Bit of a serious one this.

The UK Parliament’s Environmental Audit Committee is currently conducting an inquiry on the impacts of invasive species and their management.

Its general terms are that;

“The inquiry will focus on the impact and management of non-native species that have a detrimental effect on native biodiversity and ecosystems, as well as public health, with threats posed by predatory behaviour, competition or by transmitting disease. It will also consider the threat of invasive species to the UK’s overseas territories.”

Public responses have been invited and we decided that we should have our say.

At Fishy Filaments we take this accelerated movement of non-native species very seriously.
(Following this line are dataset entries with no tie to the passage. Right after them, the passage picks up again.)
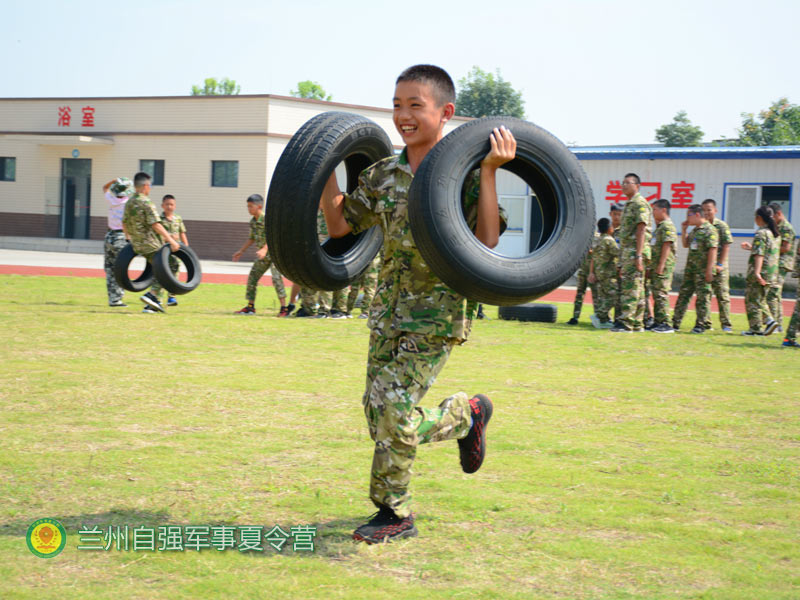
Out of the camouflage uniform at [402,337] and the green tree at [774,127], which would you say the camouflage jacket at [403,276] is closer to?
the camouflage uniform at [402,337]

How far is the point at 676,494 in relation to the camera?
5152 millimetres

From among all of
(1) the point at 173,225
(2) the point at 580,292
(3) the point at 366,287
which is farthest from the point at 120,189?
(2) the point at 580,292

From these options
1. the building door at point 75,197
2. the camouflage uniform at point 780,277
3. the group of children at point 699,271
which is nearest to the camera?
the group of children at point 699,271

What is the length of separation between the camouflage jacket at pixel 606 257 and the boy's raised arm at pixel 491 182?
11361 mm

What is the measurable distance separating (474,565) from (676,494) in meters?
1.80

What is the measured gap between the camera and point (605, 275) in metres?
15.2

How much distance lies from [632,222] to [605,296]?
1.62 m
We work closely with commercial fisheries whose livelihood can be directly impacted as result of invasive species and we don’t want to be a vector for negative impacts associated with transfer of plants, animals, bacteria or any other biological matter on local eco-systems. There is a long established recognition of the hazards associated with freshwater species transfer on recreational fishing gear when in continued use but if we ignored the potential for marine plastic wastes to act as a mechanism for this transport after their landward disposal, we would be very shortsighted indeed.

This understanding of the risks associated with species transfer informs our business structure and our technologies as we seek to mitigate the risks that we see everyday.

We believe that recycling marine plastics at source is by far the most effective means available to us to prevent the accelerated movement of species due to man. This goes as much for end-of-life fishing gear as it does for ballast water, boat hulls or other marine structures. However, where there are international regulations in force to control these other aspects of maritime activity, we don’t see the same attention given to used nets after they are brought back to shore for disposal. Indeed we can’t find any academic attention given to used nets, once out of their geographic area of use, as a vector for species transfer.